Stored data
[Start of section]
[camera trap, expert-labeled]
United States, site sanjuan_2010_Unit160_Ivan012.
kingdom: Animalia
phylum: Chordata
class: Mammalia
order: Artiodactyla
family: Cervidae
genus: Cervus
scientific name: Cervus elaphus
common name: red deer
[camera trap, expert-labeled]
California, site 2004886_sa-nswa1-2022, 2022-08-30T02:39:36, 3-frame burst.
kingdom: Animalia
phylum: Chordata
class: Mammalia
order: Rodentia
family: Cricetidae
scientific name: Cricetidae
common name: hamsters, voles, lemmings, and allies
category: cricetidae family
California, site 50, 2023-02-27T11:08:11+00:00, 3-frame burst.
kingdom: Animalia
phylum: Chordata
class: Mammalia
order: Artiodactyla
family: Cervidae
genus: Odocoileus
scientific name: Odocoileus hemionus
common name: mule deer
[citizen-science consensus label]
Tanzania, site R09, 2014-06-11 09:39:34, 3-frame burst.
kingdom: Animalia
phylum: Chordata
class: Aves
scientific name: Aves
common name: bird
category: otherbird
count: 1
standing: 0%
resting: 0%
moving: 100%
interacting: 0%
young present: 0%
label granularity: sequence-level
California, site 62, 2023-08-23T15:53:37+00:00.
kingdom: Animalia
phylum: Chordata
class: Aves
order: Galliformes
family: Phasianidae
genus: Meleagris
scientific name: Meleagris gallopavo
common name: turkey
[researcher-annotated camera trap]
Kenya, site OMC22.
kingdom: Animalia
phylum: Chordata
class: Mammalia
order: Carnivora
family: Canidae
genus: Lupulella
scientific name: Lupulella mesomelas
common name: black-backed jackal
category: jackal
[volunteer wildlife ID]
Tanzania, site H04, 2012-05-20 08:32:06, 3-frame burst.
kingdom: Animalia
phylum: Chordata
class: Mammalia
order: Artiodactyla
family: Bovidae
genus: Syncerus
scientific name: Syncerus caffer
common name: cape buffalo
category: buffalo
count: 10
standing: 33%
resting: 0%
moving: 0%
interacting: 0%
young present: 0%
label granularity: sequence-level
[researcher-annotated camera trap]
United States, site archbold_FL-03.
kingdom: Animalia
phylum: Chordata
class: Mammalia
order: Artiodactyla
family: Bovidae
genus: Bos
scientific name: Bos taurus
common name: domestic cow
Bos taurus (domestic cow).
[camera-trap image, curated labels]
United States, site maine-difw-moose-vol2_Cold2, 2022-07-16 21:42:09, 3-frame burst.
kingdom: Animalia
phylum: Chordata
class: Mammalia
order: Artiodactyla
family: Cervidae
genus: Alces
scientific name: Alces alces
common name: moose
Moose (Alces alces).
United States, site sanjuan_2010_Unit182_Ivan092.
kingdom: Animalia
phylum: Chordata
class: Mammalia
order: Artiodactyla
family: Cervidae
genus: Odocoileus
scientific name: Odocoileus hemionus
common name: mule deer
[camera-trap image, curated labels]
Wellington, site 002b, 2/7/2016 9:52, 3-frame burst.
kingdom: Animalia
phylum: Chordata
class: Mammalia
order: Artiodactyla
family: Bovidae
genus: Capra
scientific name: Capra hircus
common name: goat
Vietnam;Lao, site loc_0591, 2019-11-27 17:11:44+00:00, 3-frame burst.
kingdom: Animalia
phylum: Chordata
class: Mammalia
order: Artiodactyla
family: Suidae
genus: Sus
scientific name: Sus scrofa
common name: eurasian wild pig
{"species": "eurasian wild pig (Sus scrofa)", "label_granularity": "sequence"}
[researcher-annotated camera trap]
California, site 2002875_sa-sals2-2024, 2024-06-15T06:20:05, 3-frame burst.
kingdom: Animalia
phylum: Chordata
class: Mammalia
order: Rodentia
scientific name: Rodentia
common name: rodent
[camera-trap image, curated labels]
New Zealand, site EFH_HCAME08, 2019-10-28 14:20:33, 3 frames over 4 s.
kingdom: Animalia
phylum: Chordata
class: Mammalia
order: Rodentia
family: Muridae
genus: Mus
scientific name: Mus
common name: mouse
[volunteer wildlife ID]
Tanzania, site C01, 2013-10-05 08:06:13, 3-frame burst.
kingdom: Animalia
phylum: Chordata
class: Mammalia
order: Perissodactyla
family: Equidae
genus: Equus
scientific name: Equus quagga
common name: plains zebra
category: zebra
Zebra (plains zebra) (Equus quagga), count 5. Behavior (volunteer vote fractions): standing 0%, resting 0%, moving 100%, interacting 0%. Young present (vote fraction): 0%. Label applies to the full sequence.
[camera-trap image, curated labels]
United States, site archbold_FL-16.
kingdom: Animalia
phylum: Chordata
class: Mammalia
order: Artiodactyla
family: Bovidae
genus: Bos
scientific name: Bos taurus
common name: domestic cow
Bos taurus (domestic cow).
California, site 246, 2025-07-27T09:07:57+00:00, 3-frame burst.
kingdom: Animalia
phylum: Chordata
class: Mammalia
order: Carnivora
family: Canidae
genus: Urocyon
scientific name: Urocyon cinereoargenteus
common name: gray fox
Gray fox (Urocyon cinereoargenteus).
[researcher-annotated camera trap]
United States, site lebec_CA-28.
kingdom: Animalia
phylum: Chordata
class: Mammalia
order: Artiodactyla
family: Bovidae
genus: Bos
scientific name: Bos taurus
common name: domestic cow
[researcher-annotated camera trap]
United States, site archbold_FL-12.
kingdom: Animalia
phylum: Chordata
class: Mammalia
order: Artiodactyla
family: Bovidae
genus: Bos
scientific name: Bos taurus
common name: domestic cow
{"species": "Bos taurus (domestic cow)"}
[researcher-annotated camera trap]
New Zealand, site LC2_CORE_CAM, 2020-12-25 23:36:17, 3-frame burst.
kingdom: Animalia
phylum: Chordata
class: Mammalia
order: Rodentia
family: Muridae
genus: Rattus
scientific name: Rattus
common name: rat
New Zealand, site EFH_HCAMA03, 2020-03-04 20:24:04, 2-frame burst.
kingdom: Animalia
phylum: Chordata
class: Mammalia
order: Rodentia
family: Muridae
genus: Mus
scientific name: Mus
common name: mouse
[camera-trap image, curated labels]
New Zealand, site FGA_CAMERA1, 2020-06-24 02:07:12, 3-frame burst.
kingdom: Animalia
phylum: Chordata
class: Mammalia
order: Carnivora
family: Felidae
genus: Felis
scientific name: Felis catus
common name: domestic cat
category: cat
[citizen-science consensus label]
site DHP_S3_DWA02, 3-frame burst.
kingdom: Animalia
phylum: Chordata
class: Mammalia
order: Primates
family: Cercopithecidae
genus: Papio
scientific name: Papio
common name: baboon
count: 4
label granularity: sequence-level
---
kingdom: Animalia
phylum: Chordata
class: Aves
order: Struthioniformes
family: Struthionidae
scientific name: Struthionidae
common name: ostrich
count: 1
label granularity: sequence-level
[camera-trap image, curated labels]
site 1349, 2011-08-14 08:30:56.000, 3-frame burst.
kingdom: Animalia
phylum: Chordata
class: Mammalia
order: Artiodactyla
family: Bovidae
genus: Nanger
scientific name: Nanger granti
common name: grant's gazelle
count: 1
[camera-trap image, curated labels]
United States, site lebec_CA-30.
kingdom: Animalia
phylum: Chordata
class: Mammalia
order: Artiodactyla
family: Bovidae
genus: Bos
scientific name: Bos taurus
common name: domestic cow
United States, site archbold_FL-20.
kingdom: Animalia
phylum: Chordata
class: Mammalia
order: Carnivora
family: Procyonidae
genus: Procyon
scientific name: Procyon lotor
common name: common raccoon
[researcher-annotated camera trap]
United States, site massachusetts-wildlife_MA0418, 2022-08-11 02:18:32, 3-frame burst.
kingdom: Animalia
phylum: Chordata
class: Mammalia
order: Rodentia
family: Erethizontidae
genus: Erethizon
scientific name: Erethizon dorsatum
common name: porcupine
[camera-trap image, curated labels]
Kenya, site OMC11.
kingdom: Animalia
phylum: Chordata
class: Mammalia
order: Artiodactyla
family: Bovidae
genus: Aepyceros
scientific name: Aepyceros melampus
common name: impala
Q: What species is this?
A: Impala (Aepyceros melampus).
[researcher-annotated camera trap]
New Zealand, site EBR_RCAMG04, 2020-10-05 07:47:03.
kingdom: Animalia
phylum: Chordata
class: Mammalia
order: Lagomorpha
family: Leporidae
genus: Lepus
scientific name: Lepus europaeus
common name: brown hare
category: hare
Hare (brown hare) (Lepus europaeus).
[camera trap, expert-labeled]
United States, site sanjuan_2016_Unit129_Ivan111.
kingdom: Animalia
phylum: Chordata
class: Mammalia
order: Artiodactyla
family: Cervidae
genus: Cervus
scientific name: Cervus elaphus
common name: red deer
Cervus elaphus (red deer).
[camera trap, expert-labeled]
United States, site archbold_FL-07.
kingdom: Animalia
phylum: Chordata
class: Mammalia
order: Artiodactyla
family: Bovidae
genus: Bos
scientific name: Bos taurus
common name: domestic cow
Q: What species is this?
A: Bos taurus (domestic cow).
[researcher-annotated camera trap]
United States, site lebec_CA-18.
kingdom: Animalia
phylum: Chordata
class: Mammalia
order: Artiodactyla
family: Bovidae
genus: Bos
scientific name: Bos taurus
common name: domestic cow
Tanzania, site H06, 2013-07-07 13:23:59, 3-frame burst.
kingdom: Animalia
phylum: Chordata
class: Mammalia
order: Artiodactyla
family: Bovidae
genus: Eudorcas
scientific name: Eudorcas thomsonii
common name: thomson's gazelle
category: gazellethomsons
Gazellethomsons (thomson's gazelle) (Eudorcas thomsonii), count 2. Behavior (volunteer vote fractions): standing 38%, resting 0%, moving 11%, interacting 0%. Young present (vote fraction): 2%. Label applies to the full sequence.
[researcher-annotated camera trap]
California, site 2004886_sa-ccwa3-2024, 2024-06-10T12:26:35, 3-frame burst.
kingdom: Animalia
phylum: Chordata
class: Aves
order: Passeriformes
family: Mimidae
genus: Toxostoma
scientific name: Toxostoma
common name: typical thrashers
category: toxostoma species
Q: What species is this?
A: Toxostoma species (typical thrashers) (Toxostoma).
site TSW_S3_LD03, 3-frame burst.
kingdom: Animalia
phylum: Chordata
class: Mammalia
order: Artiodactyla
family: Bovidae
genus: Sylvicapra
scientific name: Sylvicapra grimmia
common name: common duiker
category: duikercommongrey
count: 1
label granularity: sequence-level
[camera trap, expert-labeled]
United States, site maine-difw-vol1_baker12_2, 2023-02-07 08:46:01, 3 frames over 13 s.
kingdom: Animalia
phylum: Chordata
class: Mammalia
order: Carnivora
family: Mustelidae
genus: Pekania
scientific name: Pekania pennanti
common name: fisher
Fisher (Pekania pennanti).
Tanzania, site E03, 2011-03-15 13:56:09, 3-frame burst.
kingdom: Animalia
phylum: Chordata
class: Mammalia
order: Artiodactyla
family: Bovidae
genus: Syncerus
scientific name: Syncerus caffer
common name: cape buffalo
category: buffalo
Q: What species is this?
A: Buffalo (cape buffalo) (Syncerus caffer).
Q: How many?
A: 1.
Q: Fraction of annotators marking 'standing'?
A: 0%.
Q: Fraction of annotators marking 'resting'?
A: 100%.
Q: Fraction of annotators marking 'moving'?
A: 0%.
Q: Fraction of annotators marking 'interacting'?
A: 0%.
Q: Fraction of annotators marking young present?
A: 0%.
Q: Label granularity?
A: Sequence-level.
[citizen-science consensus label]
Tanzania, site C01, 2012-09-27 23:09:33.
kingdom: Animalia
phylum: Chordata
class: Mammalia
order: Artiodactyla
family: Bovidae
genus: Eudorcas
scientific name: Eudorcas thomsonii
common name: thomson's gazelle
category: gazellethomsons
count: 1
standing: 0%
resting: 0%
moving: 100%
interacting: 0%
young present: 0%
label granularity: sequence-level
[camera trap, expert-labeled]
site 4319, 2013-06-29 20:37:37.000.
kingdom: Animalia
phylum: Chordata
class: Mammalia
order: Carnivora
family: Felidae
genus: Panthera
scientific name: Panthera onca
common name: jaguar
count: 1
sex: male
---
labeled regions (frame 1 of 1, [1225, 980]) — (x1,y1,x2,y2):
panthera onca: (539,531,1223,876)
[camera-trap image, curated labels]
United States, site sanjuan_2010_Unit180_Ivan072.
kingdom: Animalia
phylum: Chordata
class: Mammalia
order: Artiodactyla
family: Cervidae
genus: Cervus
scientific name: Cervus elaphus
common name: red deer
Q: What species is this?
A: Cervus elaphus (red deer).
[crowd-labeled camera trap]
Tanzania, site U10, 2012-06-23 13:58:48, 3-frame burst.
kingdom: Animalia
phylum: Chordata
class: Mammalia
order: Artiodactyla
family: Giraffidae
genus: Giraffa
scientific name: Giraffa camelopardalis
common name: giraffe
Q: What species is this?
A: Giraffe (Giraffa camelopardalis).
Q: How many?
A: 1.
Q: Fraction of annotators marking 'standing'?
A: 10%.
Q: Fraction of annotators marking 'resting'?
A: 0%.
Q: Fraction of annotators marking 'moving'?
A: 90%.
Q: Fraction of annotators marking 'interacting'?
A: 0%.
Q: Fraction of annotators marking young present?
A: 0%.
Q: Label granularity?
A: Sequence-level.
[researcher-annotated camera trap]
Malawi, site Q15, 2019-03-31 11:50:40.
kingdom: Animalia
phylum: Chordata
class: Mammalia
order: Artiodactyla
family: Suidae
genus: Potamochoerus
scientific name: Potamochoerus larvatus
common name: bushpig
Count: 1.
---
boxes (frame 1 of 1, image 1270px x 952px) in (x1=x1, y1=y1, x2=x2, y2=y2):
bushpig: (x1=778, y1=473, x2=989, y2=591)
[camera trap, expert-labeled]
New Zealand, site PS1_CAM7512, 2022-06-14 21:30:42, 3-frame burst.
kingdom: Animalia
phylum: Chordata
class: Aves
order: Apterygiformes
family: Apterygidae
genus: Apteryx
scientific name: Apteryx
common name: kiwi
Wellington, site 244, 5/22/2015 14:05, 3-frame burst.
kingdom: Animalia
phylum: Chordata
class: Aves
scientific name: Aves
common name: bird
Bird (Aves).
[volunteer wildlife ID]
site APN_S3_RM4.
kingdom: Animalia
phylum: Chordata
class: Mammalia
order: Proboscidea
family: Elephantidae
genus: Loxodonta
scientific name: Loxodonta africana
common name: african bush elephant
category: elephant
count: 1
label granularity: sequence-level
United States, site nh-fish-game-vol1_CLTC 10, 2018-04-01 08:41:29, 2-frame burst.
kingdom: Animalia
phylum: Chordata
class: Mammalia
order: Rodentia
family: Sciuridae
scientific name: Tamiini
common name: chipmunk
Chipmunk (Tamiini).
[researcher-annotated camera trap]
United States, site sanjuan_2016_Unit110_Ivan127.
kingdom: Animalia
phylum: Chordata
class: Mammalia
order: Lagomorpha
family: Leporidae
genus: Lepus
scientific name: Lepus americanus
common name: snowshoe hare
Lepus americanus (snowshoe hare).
[End of section]
PROBLEM REQUIREMENTS =
Each line that includes the word "Zealand" counts once; report how many such lines the entries have, and nothing else.

EXERCISE SOLUTION =
6